The smile I gave Lucy was a little strained, not helped in the slightest by the fact that I could hear Feyra suddenly starting a coughing fit. "I was a brat. And a lonely one at that. I sought to avoid my responsibilities, to spend time with my only friend, and when it got us both into trouble I tried to weasel my way out of it with brute force... It went about as badly as you'd think. Perhaps worse."
"How young were you?" Lucy asked, sending a concerned glance Feyra's way. Once she was sure the green haired girl wasn't going to fall off her horse, though, her earnest eyes quickly bore their way into mine.

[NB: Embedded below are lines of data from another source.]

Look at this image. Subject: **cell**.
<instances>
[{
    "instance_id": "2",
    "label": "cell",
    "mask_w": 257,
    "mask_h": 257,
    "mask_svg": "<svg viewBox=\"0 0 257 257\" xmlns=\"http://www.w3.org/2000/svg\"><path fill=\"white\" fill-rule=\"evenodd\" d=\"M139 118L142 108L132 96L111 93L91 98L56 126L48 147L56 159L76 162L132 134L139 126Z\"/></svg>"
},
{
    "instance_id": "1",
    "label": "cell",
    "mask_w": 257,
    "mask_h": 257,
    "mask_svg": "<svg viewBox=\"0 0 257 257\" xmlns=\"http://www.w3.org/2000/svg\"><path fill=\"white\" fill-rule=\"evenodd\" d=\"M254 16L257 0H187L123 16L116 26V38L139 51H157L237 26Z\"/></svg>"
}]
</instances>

"Six when we met," I informed her, "seven when we parted ways. But before you claim my age as an excuse for anything, you should know that my actions all but ruined her life..."
"I won't try to excuse it," Lucy said to my surprise. "I mean, I don't really know anything about it, so I can't comment on it, but it was a really long time ago, wasn't it?"
"A long time ago indeed," I agreed, frowning. "And yet I never once sought to make amends. Our friendship was shattered, and all I could do was wallow in self pity..."
"But you're meeting her soon, right?" Lucy asked. "Maybe you could do something to make up for it now!"
"I'm not sure there's anything I can do to make things right..." I admitted. "But I suppose it wouldn't hurt to try. Even if she never forgives me, I at least owe her that much..."
"You shouldn't assume she won't forgive you!" Lucy protested. "Especially not if she agreed to meet with you."
"She
requested
to meet with me, actually," I confessed. "In truth, if her claims are to be believed, she's already forgiven me. She even wants to
help me.
But... I struggle to understand why. As I said, I've done nothing to deserve it. Some part of me even fears it's a trick of some sort, meant to hurt me or those I care about."
"You also shouldn't just assume the worst!" Lucy chided me. "Or at least that's what I want to say, but I know that logic doesn't always help with fear! And just speaking with good intentions won't sway your heart... but I promise, whatever happens, I'll be here for you! If you want to talk about it, I'll listen! And if you just want to cry, I'll give you my shoulder! But if it goes well, I'll be here for that, too. To hug you and celebrate with you!"
"You're sweet," I murmured, a soft smile on my lips. "Much more so than I deserve..."
"I don't think 'deserving' has anything to do with it! I'm sweet because I like you. And because it's in my nature, I guess? Anyways,the point is, it isn't based on a metric anyone else gets to decide! Not even you. And forgiveness works the same way!"